#### LISTED ENTRIES ####

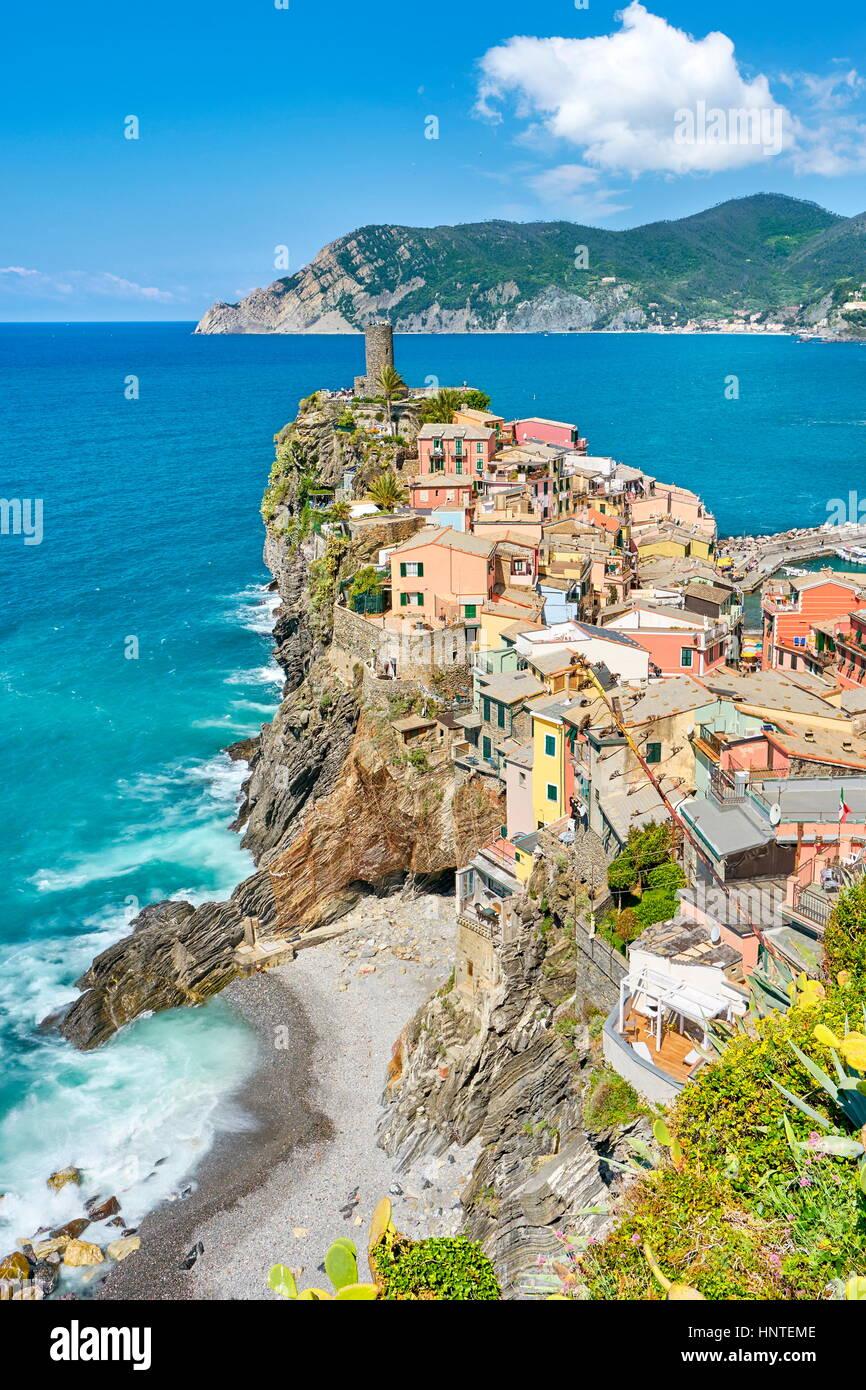 Vernazza, Riviera de Levanto, Cinque Terre, Liguria, Italy - Stock Image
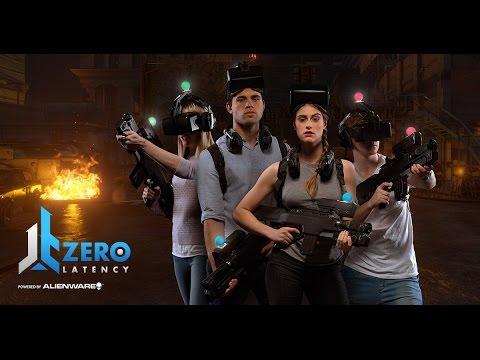 Zero Latency, lo mejor de la Realidad Virtual, ahora en Madrid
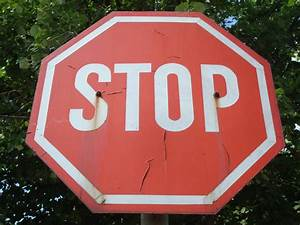 Free, Photo, Old, Stop, Sign, -, Attention, City, Old, -, Free, Download
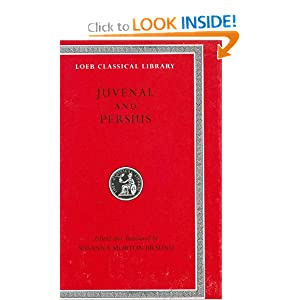 Juvenal and Persius (Loeb Classical Library)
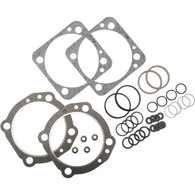 "S&S Top End Gasket Kit, 4"" 1984 – 1999 Big Twin, 1986-2003 Sportster"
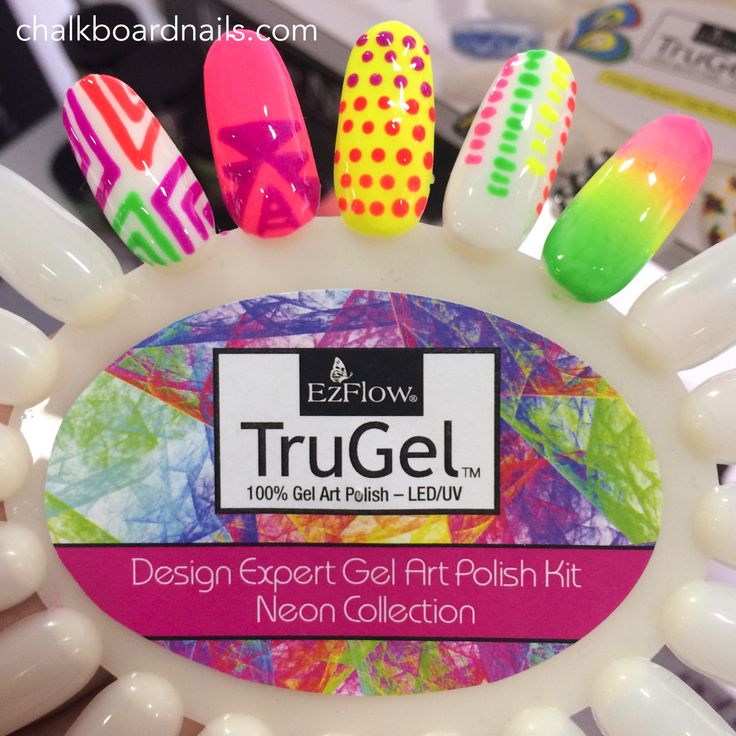 Cosmoprof North America 2014: Gels and More (Including Swatch Strips, a Nail Printer, and Glitter Tattoos!) | Chalkboard Nails | Nail Art Blog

####

§ DIRECTIONS
Write out nothing but the lines from the one with "Top End Gasket" through the last line of the entries, exactly as they stand; pictures are not part of the copy.

§ ANSWER FOR THE TASK
 "S&S Top End Gasket Kit, 4"" 1984 – 1999 Big Twin, 1986-2003 Sportster"
 Cosmoprof North America 2014: Gels and More (Including Swatch Strips, a Nail Printer, and Glitter Tattoos!) | Chalkboard Nails | Nail Art Blog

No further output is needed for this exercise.